To view the model that was built, select the Mining Model Viewer icon in the View pane. After loading, you will see a single-node decision tree, and the following dialog that provides the details of the model for the X attribute:

ms345112.pluginalg215(en-US,SQL.90).gif

Figure 15. Details of the model for attribute X in the Mining Model Viewer

As described in Section 3, the coefficients 0.055 and -0.066 correspond to the pair-wise linear coefficients when X is regressed on Y and Z (individually), respectively. The offset 17.102 is simply the marginal mean of X, and the standard deviation shown in the equation at the bottom of the dialog is the marginal standard deviation of X.

You can view the pair-wise coefficients for the other attributes by selecting those attributes from the Tree drop-down list.

Making Predictions

To make predictions with the model, select the Mining Model Prediction icon in the View pane. We will compare the model predictions to the values contained in the training data: In the Select Input Table(s) dialog, click Select case table, expand the Sample node, select the XYZ table, and click OK.

Drag X from the Mining Model dialog into the Source column in the top row of the table. In the Alias field of the top row, type Predicted X. Now drag X from the Select Input Table(s) dialog into the Source column in the second row of the table, and set the corresponding Alias field to Actual X. The list should now look as follows:

ms345112.pluginalg216(en-US,SQL.90).gif

Figure 16. Configuring Mining Model Prediction

Click on the table icon above the Mining Model dialog, and you will see the following table:

ms345112.pluginalg217(en-US,SQL.90).gif

Figure 17. Mining Model Prediction table for attribute X

The first column is obtained by calling the ALGORITHM::Predict function that we implemented!

Setting Parameters

Select the Mining Models icon in the View list, right-click the XYZ column (the column on the right) in the table that appears, and select Properties. The properties window should now look as follows:

ms345112.pluginalg218(en-US,SQL.90).gif

Figure 18. Properties window for XYZ

You can set the model-specific parameters we defined by clicking the Set Algorithm Parameters box and then clicking the resulting ... button. The following dialog will appear:

ms345112.pluginalg219(en-US,SQL.90).gif

Figure 19. Algorithm Parameters dialog box

In the Value column for the DISPLAY_CORRELATION parameter, type TRUE and then click OK. Rebuild the model by selecting Deploy Solution under the Build menu.

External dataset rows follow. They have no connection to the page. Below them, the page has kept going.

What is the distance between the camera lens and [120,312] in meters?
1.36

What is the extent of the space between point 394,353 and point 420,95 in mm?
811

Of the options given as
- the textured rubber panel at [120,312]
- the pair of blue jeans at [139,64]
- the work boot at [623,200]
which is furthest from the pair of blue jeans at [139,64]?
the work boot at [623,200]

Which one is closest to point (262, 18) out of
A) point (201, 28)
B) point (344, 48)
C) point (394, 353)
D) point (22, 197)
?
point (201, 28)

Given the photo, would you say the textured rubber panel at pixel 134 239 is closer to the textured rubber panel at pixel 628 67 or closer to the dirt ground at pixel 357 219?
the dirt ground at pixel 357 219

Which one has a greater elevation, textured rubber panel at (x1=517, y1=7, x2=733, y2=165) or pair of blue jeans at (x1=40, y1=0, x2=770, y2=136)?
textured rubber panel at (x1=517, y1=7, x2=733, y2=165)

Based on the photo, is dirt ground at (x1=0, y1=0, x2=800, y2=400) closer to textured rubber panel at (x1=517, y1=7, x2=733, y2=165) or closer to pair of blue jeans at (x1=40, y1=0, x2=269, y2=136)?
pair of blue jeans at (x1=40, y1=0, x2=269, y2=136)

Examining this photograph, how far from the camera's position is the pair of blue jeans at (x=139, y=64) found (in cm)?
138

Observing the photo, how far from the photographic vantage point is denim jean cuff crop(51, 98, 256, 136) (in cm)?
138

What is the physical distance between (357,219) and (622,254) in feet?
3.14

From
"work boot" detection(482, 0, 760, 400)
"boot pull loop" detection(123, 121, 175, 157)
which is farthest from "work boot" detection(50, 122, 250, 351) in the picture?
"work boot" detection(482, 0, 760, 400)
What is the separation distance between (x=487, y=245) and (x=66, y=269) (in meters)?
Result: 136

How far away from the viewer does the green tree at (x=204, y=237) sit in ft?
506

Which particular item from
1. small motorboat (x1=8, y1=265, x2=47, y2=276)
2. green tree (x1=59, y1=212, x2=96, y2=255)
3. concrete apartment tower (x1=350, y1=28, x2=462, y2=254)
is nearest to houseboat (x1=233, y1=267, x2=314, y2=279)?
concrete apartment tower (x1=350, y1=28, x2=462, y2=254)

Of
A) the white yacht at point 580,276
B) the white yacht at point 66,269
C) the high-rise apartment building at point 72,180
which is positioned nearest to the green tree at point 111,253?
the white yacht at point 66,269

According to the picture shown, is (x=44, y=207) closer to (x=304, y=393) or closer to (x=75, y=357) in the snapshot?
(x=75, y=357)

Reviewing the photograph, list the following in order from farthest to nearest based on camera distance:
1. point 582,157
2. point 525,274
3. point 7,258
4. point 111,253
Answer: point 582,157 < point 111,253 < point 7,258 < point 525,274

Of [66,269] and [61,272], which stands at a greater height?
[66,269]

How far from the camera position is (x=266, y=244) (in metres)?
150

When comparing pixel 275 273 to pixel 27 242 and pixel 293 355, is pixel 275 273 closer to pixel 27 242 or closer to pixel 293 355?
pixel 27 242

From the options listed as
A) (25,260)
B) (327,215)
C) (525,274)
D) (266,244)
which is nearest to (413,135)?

Click the Mining Model Viewer icon in the View pane, and then click the Refresh icon to the right of the (top-most) Mining Model drop-down list. Now the coefficients are set to be the pair-wise correlations instead of the regression coefficients. The dialog for the X attribute in the viewer should look as follows:

ms345112.pluginalg220(en-US,SQL.90).gif

Figure 20. Browser display for attribute X using pair-wise correlation coefficients

Conclusion

And that's all there is to it! Now that you've gone through the process of constructing a customized plug-in algorithm, you can get to work perfecting your own algorithms, instead of worrying about integration with Analysis Services.